Task description: Update the listing by changing every "mask_svg" to "outline_svg", and leave everything else as it is.

[Data excerpts]
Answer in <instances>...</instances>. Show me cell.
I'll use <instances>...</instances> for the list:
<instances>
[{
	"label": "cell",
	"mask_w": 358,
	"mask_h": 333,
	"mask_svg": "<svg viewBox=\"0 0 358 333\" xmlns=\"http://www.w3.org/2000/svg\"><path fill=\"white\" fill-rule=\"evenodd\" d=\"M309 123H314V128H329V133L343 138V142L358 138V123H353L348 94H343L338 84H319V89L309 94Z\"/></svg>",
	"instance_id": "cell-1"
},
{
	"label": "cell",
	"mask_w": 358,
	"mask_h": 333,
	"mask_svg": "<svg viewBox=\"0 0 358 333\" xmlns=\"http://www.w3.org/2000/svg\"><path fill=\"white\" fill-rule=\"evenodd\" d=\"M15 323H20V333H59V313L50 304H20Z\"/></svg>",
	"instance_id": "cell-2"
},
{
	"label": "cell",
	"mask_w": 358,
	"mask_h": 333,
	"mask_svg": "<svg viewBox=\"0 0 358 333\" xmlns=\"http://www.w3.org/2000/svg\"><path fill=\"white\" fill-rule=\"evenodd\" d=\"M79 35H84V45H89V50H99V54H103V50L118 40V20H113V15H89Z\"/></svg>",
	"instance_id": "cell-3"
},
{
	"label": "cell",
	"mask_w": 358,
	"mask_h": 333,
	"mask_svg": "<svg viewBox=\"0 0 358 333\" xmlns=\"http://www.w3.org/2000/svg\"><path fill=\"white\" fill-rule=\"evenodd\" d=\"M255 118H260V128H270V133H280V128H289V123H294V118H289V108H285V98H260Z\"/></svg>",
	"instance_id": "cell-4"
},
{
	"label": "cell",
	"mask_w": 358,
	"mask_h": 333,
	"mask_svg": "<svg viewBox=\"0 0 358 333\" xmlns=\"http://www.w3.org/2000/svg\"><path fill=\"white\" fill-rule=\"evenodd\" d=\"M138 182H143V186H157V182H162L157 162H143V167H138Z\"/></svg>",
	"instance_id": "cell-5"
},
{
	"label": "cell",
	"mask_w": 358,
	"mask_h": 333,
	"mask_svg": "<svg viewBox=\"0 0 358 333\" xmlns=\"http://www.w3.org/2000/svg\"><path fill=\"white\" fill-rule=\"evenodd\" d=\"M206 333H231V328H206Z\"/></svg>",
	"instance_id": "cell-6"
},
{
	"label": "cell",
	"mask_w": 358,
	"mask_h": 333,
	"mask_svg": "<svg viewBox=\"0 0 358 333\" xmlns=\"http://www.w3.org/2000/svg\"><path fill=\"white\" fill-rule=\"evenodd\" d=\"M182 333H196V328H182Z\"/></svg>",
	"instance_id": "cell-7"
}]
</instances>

Worked solution:
Answer in <instances>...</instances>. Show me cell.
I'll use <instances>...</instances> for the list:
<instances>
[{
	"label": "cell",
	"mask_w": 358,
	"mask_h": 333,
	"outline_svg": "<svg viewBox=\"0 0 358 333\" xmlns=\"http://www.w3.org/2000/svg\"><path fill=\"white\" fill-rule=\"evenodd\" d=\"M309 123H314V128H329V133L343 138V142L358 138V123H353L348 94H343L338 84H319V89L309 94Z\"/></svg>",
	"instance_id": "cell-1"
},
{
	"label": "cell",
	"mask_w": 358,
	"mask_h": 333,
	"outline_svg": "<svg viewBox=\"0 0 358 333\" xmlns=\"http://www.w3.org/2000/svg\"><path fill=\"white\" fill-rule=\"evenodd\" d=\"M15 323H20V333H59V313L50 304H20Z\"/></svg>",
	"instance_id": "cell-2"
},
{
	"label": "cell",
	"mask_w": 358,
	"mask_h": 333,
	"outline_svg": "<svg viewBox=\"0 0 358 333\" xmlns=\"http://www.w3.org/2000/svg\"><path fill=\"white\" fill-rule=\"evenodd\" d=\"M79 35H84V45H89V50H99V54H103V50L118 40V20H113V15H89Z\"/></svg>",
	"instance_id": "cell-3"
},
{
	"label": "cell",
	"mask_w": 358,
	"mask_h": 333,
	"outline_svg": "<svg viewBox=\"0 0 358 333\" xmlns=\"http://www.w3.org/2000/svg\"><path fill=\"white\" fill-rule=\"evenodd\" d=\"M255 118H260V128H270V133H280V128H289V123H294V118H289V108H285V98H260Z\"/></svg>",
	"instance_id": "cell-4"
},
{
	"label": "cell",
	"mask_w": 358,
	"mask_h": 333,
	"outline_svg": "<svg viewBox=\"0 0 358 333\" xmlns=\"http://www.w3.org/2000/svg\"><path fill=\"white\" fill-rule=\"evenodd\" d=\"M138 182H143V186H157V182H162L157 162H143V167H138Z\"/></svg>",
	"instance_id": "cell-5"
},
{
	"label": "cell",
	"mask_w": 358,
	"mask_h": 333,
	"outline_svg": "<svg viewBox=\"0 0 358 333\" xmlns=\"http://www.w3.org/2000/svg\"><path fill=\"white\" fill-rule=\"evenodd\" d=\"M206 333H231V328H206Z\"/></svg>",
	"instance_id": "cell-6"
},
{
	"label": "cell",
	"mask_w": 358,
	"mask_h": 333,
	"outline_svg": "<svg viewBox=\"0 0 358 333\" xmlns=\"http://www.w3.org/2000/svg\"><path fill=\"white\" fill-rule=\"evenodd\" d=\"M182 333H196V328H182Z\"/></svg>",
	"instance_id": "cell-7"
}]
</instances>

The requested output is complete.